◆ **Задания**:
(A) Назовите все линии, сочетание которых во фрагменте о методе исследования задаёт этот метод.
(B) Соответствуют ли фрагменту о методе исследования следующие утверждения? (i) Сочетание четырёх линий представлено как механическое междисциплинарное сложение. (ii) Критика медиа показывает, как каналы сообщения формируют тип зрителя. (iii) Безразличие рассматривается как «ошибка морали». Ответьте «да» или «нет» и приведите решающие слова фрагмента.
(C) Продолжите фрагмент о методе исследования с того места, где он заканчивается.

◆ **Фрагмент страницы**:
Сочетание этих четырёх линий — онтологии, свидетельства, медиа, биополитики — задаёт метод исследования не как механическое «междисциплинарное» сложение, а как единую оптику. Онтологический анализ заставляет спрашивать: что именно считается реальным и значимым в мире безразличия. Философия свидетельства уточняет: как это реальное доходит до нас через речь, молчание, образы и какие отношения устанавливаются между свидетелем, жертвой и слушателем. Критика медиа показывает, как сами каналы сообщения формируют тип зрителя и делают возможной усталость от сострадания. Критика биополитики раскрывает, как власть над жизнью и смертью структурирует фон, на котором эти медийные и практики свидетельств разворачиваются.
Такой метод позволяет видеть в безразличии не «ошибку морали», а результат определённой конфигурации мира — и, следовательно, искать онтологию удержания не в чистом внутреннем усилии, а в формировании иных форм видимости, свидетельства, политики жизни и смерти.

◆ **Записанные данные**:
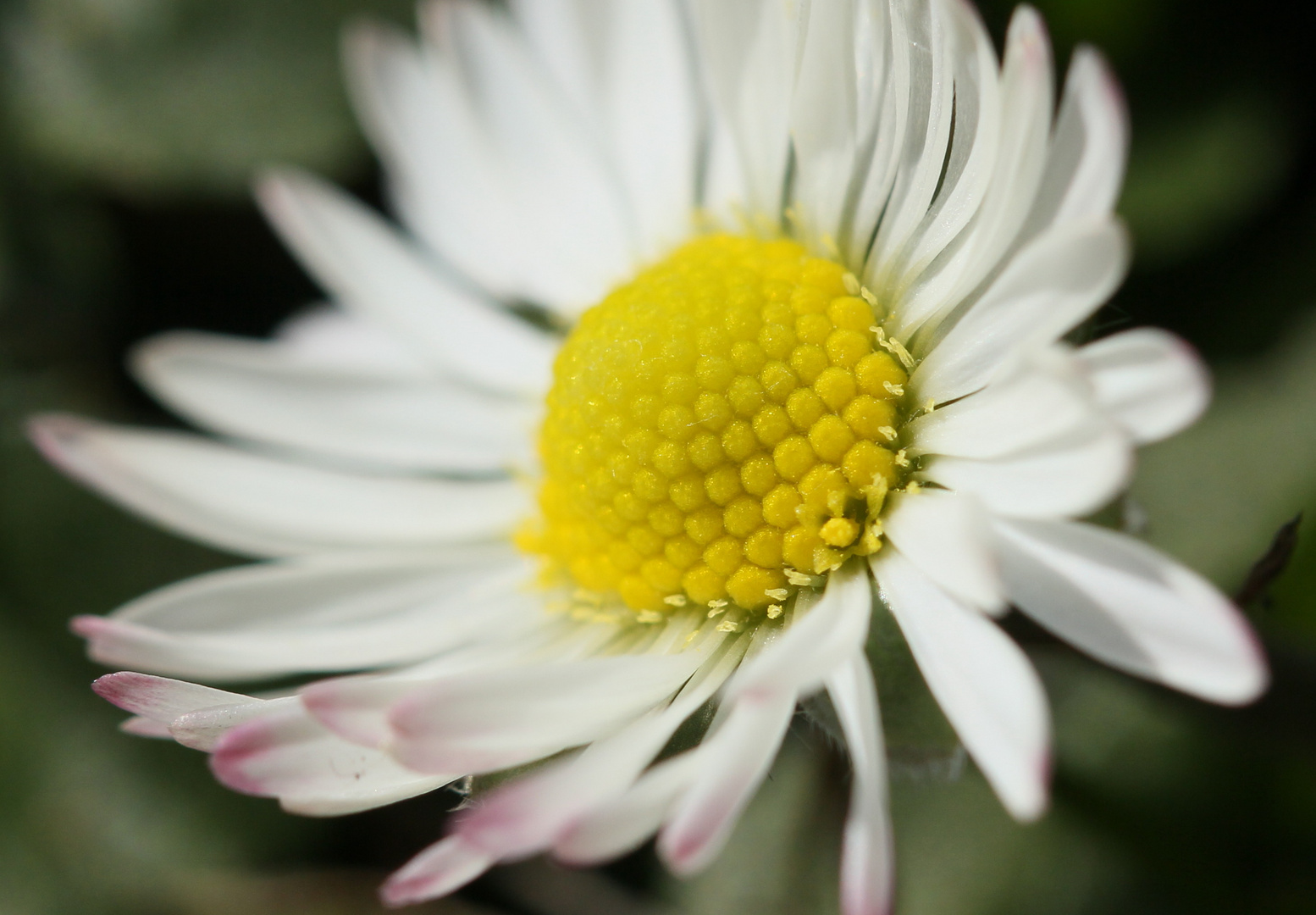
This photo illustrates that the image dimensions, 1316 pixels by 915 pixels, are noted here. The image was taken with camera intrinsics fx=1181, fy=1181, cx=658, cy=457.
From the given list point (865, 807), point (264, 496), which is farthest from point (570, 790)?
point (264, 496)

◆ **Ответы**:
(A) Онтология, свидетельство, медиа, биополитика.

(B)
(i) Нет: «не как механическое «междисциплинарное» сложение, а как единую оптику».
(ii) Да: «Критика медиа показывает, как сами каналы сообщения формируют тип зрителя».
(iii) Нет: «видеть в безразличии не «ошибку морали», а результат определённой конфигурации мира».

(C)
2.3. Корпус источников: Визель, Арендт, Фуко, Агамбен, исследования травмы, биополитические медиа, экономика внимания. (полностью обеспечено списком литературы; нужна только литературная упаковка)
Корпус источников, на который опирается эта монография, продолжает и углубляет канон, собранный для первой «Метафизики удержания», но теперь он организован вокруг двух задач: показать, как устроен мир безразличия, и снабдить язык для описания удержания в поле политики и медиа. Это не просто список «великих имён», а набор голосов и подходов, каждый из которых отвечает за свой участок онтологической карты: память и безразличие, суждение и ответственность, власть над жизнью и смертью, медиальное свидетельство, экономика внимания, травма и усталость от сострадания.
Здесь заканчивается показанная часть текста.